Regular cost saving measures

You can use cloud resources based on your business requirements and save on the investment and cost of setting up and operating self-managed data centers. However, you must constantly optimize costs in your daily work to improve cost performance. You can refine the following common operations to create a practical scheme:

Hold regular cost meetings. Review budget implementation with cost-related parties, such as finance and R&D teams, evaluate optimization results, and improve optimization strategies on a regular basis.
Enforce the use of tags. Tag resources by business, environment, and owner to track daily costs.
Classify resources and select appropriate usage methods. For example, pay-as-you-go instances are recommended for deploying development and testing environments for short-term projects and can be released immediately after the projects are complete.
Avoid idle resources. Check resource usage on a regular basis and determine the notification and disposal workflows of idle resources.
Renew resources at the earliest opportunity. Apply for a budget for subscription resources in advance to avoid the additional cost of purchasing and deploying new resources after existing resources are released upon expiration.

Automate O&M

Alibaba Cloud provides various O&M services to help you improve O&M efficiency and reduce O&M labor costs.

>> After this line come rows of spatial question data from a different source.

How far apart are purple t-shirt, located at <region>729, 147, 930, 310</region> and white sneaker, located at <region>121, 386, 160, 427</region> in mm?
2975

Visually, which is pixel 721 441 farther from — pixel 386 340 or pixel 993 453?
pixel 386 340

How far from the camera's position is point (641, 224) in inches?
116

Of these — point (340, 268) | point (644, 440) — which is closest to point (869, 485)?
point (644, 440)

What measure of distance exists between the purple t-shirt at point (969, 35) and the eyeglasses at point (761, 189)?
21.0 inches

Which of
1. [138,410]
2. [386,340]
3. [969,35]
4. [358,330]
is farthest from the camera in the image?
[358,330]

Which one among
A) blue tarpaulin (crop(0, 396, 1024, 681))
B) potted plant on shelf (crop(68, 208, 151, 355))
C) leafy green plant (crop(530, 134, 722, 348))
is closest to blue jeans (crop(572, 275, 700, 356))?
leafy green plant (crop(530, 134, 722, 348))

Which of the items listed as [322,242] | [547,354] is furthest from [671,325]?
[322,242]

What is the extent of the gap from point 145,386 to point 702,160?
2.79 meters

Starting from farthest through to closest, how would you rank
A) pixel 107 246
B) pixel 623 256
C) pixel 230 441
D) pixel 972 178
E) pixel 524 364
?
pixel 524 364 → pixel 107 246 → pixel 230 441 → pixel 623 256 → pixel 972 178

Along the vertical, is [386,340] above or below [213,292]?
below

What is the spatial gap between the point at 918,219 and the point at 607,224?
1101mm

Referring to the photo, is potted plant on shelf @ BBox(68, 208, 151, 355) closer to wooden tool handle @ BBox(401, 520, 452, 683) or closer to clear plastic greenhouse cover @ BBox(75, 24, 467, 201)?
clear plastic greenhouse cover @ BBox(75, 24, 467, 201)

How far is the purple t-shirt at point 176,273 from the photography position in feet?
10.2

Examples:

Auto Scaling: allows you to maintain instance clusters across different billing methods, instance types, and zones. This service is suitable for scenarios in which business workloads fluctuate.
Auto Provisioning: allows you to deploy instance clusters across different billing methods, instance types, and zones. This service is suitable for scenarios in which consistent compute capacity must be promptly provisioned and spot instances are used to reduce costs.
CloudOps Orchestration Service: allows you to define a series of O&M operations in a template to perform O&M tasks in an efficient manner. This service is suitable for scenarios in which event-driven, scheduled, batch, or cross-region O&M is required.
Resource Orchestration Service: allows you to deploy and maintain stacks that contain multiple cloud resources and dependencies among the resources. This service is suitable for scenarios in which delivery of an integrated system or environment clone is required.